Nothing but a number is needed here; count the lines of the listing that include "path".

[Start of Attachment]

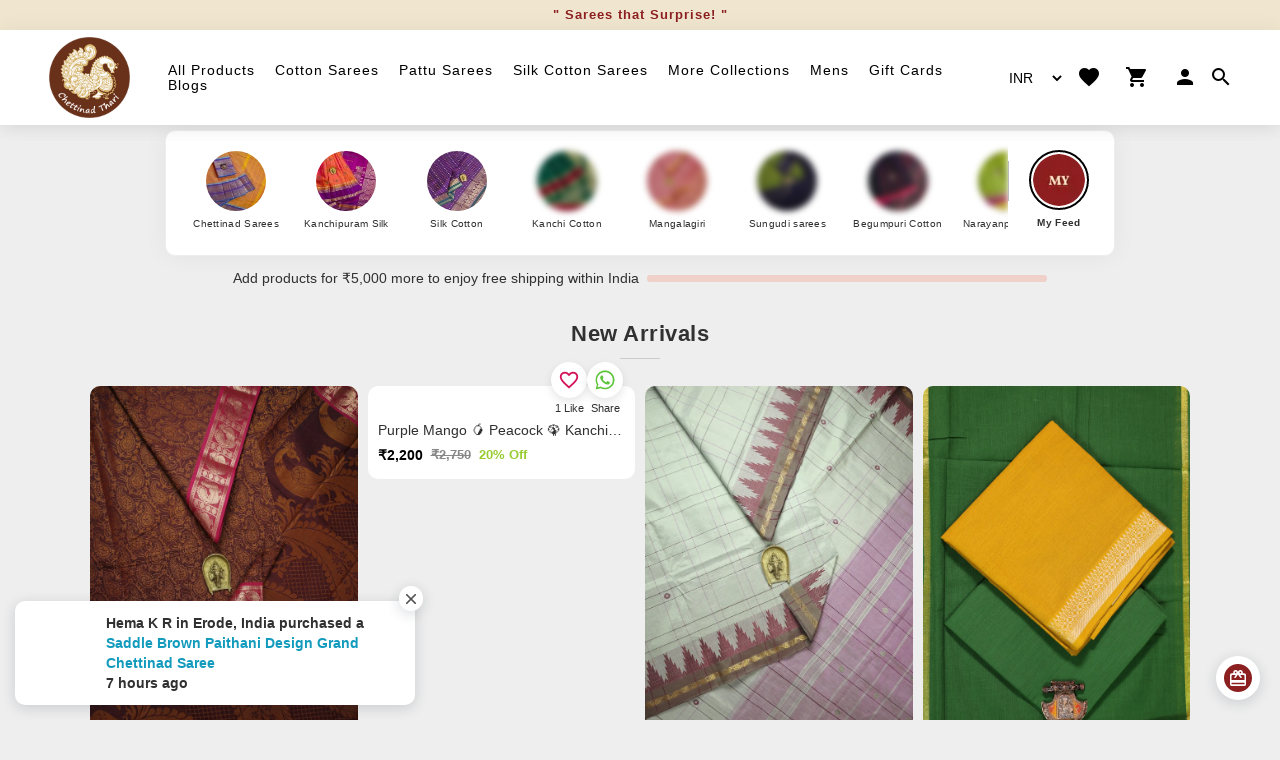

--- FILE ---
content_type: image/svg+xml
request_url: https://chettinadthari.com/assets/images/Whatsapp-Icon.svg
body_size: 609
content:
<?xml version="1.0" encoding="utf-8"?>
<!-- Generator: Adobe Illustrator 26.0.0, SVG Export Plug-In . SVG Version: 6.00 Build 0)  -->
<svg version="1.1" id="Layer_1" xmlns="http://www.w3.org/2000/svg" xmlns:xlink="http://www.w3.org/1999/xlink" x="0px" y="0px"
	 viewBox="0 0 24 24" style="enable-background:new 0 0 24 24;" xml:space="preserve">
<style type="text/css">
	.st0{fill:#5DC43A;}
</style>
<g>
	<path class="st0" d="M16.3,13.9c-0.2-0.1-1.4-0.7-1.6-0.8s-0.4-0.1-0.5,0.1c-0.2,0.2-0.6,0.8-0.8,0.9c-0.1,0.2-0.3,0.2-0.5,0
		c-0.7-0.3-1.3-0.7-1.9-1.2c-0.5-0.5-0.9-1-1.3-1.6c-0.1-0.2,0-0.4,0.1-0.5c0.1-0.1,0.2-0.3,0.4-0.4c0.1-0.1,0.2-0.3,0.2-0.4
		c0.1-0.1,0.1-0.3,0-0.4c0-0.1-0.5-1.3-0.7-1.7C9.5,7.4,9.3,7.5,9.1,7.5H8.6C8.4,7.5,8.2,7.6,8,7.8C7.5,8.3,7.2,9,7.2,9.8
		c0.1,0.9,0.4,1.8,1,2.5c1,1.5,2.4,2.8,4.1,3.6c0.6,0.2,1,0.4,1.3,0.5c0.5,0.1,1,0.2,1.5,0.1c0.7-0.1,1.2-0.5,1.6-1.1
		c0.1-0.4,0.2-0.7,0.1-1.1C16.7,14.1,16.6,14,16.3,13.9z"/>
	<path class="st0" d="M18.7,5.2c-1.8-1.8-4.2-2.8-6.7-2.8c-5.2,0-9.5,4.3-9.4,9.5c0,1.6,0.4,3.3,1.3,4.7l-1.3,4.9l5-1.3
		c1.4,0.8,2.9,1.2,4.5,1.1h-0.1c5.2,0,9.5-4.2,9.5-9.4C21.5,9.5,20.5,7,18.7,5.2L18.7,5.2z M11.9,19.8c-1.4,0-2.8-0.4-4-1.1
		l-0.3-0.2l-3,0.8l0.8-2.9l-0.2-0.3C3,12.4,4.1,7.5,7.8,5.3c3.1-1.9,7.1-1.5,9.7,1.1c1.5,1.5,2.3,3.5,2.3,5.6
		C19.8,16.3,16.3,19.8,11.9,19.8z"/>
</g>
</svg>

[End of Attachment]

(RESPONSE AREA): 2